■ Given problem: Reproduce the entries below word for word, line by line, with nothing changed or left out.

==========

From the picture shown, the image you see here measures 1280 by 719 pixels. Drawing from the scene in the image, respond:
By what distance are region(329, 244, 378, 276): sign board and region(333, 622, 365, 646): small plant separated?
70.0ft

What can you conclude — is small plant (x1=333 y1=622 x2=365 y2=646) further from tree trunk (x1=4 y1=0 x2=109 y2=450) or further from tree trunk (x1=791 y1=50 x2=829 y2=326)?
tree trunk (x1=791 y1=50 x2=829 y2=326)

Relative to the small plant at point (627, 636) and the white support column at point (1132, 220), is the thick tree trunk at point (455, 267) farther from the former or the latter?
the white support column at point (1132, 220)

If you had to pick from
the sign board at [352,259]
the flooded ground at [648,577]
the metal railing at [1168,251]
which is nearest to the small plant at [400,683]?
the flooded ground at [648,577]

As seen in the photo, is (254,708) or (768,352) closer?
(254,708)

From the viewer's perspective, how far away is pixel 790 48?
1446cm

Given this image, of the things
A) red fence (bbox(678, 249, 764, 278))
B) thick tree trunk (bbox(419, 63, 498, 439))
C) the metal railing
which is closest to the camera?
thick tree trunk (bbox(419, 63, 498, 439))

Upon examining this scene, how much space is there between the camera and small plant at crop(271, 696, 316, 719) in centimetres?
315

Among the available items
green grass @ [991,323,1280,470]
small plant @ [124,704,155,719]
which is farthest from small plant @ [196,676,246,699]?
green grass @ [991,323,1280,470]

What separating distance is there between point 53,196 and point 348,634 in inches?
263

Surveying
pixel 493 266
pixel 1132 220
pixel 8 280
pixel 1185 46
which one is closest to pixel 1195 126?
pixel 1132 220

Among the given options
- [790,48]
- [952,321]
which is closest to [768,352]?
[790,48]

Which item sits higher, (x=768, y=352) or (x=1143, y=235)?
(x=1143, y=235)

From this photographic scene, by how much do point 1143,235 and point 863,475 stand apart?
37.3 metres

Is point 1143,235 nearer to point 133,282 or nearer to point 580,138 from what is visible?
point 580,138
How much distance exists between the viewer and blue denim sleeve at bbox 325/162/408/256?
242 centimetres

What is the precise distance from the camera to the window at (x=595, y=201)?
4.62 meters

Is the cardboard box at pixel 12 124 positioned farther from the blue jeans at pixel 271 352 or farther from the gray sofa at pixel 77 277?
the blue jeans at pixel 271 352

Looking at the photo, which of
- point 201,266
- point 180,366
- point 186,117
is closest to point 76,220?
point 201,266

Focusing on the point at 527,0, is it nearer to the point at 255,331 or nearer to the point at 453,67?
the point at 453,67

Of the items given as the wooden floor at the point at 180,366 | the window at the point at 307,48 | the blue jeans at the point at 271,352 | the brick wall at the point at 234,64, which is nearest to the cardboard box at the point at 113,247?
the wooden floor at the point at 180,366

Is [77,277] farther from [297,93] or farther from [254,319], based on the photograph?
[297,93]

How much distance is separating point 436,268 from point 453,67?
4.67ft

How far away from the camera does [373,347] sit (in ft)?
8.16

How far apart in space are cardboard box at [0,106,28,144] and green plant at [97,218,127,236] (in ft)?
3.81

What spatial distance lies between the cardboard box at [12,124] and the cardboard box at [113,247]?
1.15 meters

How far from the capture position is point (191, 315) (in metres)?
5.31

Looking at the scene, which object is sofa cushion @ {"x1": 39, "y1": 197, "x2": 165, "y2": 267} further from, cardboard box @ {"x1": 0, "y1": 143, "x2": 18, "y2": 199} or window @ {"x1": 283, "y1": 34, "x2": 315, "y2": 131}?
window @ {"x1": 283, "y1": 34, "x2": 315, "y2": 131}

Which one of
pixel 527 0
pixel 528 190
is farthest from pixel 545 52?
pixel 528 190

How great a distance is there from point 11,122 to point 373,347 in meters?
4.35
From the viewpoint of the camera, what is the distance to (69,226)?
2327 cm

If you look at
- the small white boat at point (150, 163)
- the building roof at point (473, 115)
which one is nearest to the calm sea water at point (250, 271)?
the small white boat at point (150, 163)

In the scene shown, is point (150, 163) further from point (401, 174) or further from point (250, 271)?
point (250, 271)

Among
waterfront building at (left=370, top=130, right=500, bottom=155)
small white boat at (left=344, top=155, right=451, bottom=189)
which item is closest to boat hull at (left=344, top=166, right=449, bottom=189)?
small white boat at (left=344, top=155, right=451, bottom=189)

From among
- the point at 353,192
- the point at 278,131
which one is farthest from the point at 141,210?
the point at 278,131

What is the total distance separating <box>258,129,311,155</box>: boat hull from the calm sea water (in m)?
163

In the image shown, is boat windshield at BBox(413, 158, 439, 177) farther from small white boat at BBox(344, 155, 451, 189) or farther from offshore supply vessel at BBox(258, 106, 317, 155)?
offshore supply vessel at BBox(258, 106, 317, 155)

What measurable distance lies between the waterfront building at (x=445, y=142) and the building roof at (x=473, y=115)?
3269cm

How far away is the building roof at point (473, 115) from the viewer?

==========

■ Exercise result:
From the picture shown, the image you see here measures 1280 by 719 pixels. Drawing from the scene in the image, respond:
By what distance are region(329, 244, 378, 276): sign board and region(333, 622, 365, 646): small plant separated?
70.0ft

What can you conclude — is small plant (x1=333 y1=622 x2=365 y2=646) further from tree trunk (x1=4 y1=0 x2=109 y2=450) or further from tree trunk (x1=791 y1=50 x2=829 y2=326)?
tree trunk (x1=791 y1=50 x2=829 y2=326)

Relative to the small plant at point (627, 636) and the white support column at point (1132, 220), is the thick tree trunk at point (455, 267) farther from the former or the latter?
the white support column at point (1132, 220)

If you had to pick from
the sign board at [352,259]
the flooded ground at [648,577]
the metal railing at [1168,251]
which is nearest to the small plant at [400,683]?
the flooded ground at [648,577]

As seen in the photo, is (254,708) or (768,352) closer?
(254,708)

From the viewer's perspective, how far away is pixel 790 48?
1446cm

Given this image, of the things
A) red fence (bbox(678, 249, 764, 278))
B) thick tree trunk (bbox(419, 63, 498, 439))
C) the metal railing
which is closest to the camera?
thick tree trunk (bbox(419, 63, 498, 439))

Upon examining this scene, how much space is there between the camera and small plant at crop(271, 696, 316, 719) in centimetres?
315

Among the available items
green grass @ [991,323,1280,470]
small plant @ [124,704,155,719]
which is farthest from small plant @ [196,676,246,699]?
green grass @ [991,323,1280,470]

What separating distance is there between point 53,196 and point 348,634 in inches?
263

Surveying
pixel 493 266
pixel 1132 220
pixel 8 280
pixel 1185 46
which one is closest to pixel 1195 126?
pixel 1132 220

Among the given options
- [790,48]
- [952,321]
which is closest to [768,352]?
[790,48]

Which item sits higher, (x=768, y=352) or (x=1143, y=235)?
(x=1143, y=235)

From this photographic scene, by how much do point 1143,235 and point 863,475 stand apart?
37.3 metres

Is point 1143,235 nearer to point 133,282 or nearer to point 580,138 from what is visible?
point 580,138
How much distance exists between the viewer and blue denim sleeve at bbox 325/162/408/256?
242 centimetres

What is the precise distance from the camera to the window at (x=595, y=201)?
4.62 meters

Is the cardboard box at pixel 12 124 positioned farther from the blue jeans at pixel 271 352 or farther from the gray sofa at pixel 77 277?
the blue jeans at pixel 271 352

Looking at the photo, which of
- point 201,266
- point 180,366
- point 186,117
is closest to point 76,220?
point 201,266

Focusing on the point at 527,0, is it nearer to the point at 255,331 or nearer to the point at 453,67?
the point at 453,67

Of the items given as the wooden floor at the point at 180,366 | the window at the point at 307,48 | the blue jeans at the point at 271,352 | the brick wall at the point at 234,64, which is nearest to the cardboard box at the point at 113,247?
the wooden floor at the point at 180,366

Is [77,277] farther from [297,93] or farther from [254,319], based on the photograph?
[297,93]

How much distance is separating point 436,268 from point 453,67?
4.67ft

How far away from the camera does [373,347] sit (in ft)?
8.16

How far apart in space are cardboard box at [0,106,28,144] and green plant at [97,218,127,236] (in ft)?
3.81

What spatial distance lies between the cardboard box at [12,124] and the cardboard box at [113,247]?
1.15 meters

How far from the capture position is point (191, 315) (in metres)?
5.31

Looking at the scene, which object is sofa cushion @ {"x1": 39, "y1": 197, "x2": 165, "y2": 267} further from, cardboard box @ {"x1": 0, "y1": 143, "x2": 18, "y2": 199} or window @ {"x1": 283, "y1": 34, "x2": 315, "y2": 131}?
window @ {"x1": 283, "y1": 34, "x2": 315, "y2": 131}

Which one of
pixel 527 0
pixel 528 190
is farthest from pixel 545 52?
pixel 528 190

How great a distance is there from point 11,122 to point 373,347 in meters?
4.35
From the viewpoint of the camera, what is the distance to (69,226)?
2327 cm

If you look at
- the small white boat at point (150, 163)
- the building roof at point (473, 115)
which one is nearest to the calm sea water at point (250, 271)?
the small white boat at point (150, 163)

In the scene shown, is point (150, 163) further from point (401, 174) or further from point (250, 271)?
point (250, 271)

Among
waterfront building at (left=370, top=130, right=500, bottom=155)
small white boat at (left=344, top=155, right=451, bottom=189)
which item is closest to boat hull at (left=344, top=166, right=449, bottom=189)?
small white boat at (left=344, top=155, right=451, bottom=189)

From among
- the point at 353,192
- the point at 278,131
which one is farthest from the point at 141,210?
the point at 278,131

What is the total distance separating <box>258,129,311,155</box>: boat hull from the calm sea water (in m)?
163

In the image shown, is boat windshield at BBox(413, 158, 439, 177) farther from small white boat at BBox(344, 155, 451, 189) or farther from offshore supply vessel at BBox(258, 106, 317, 155)?
offshore supply vessel at BBox(258, 106, 317, 155)

What measurable distance lies between the waterfront building at (x=445, y=142) and the building roof at (x=473, y=115)?
3269cm

How far away is the building roof at point (473, 115) from the viewer?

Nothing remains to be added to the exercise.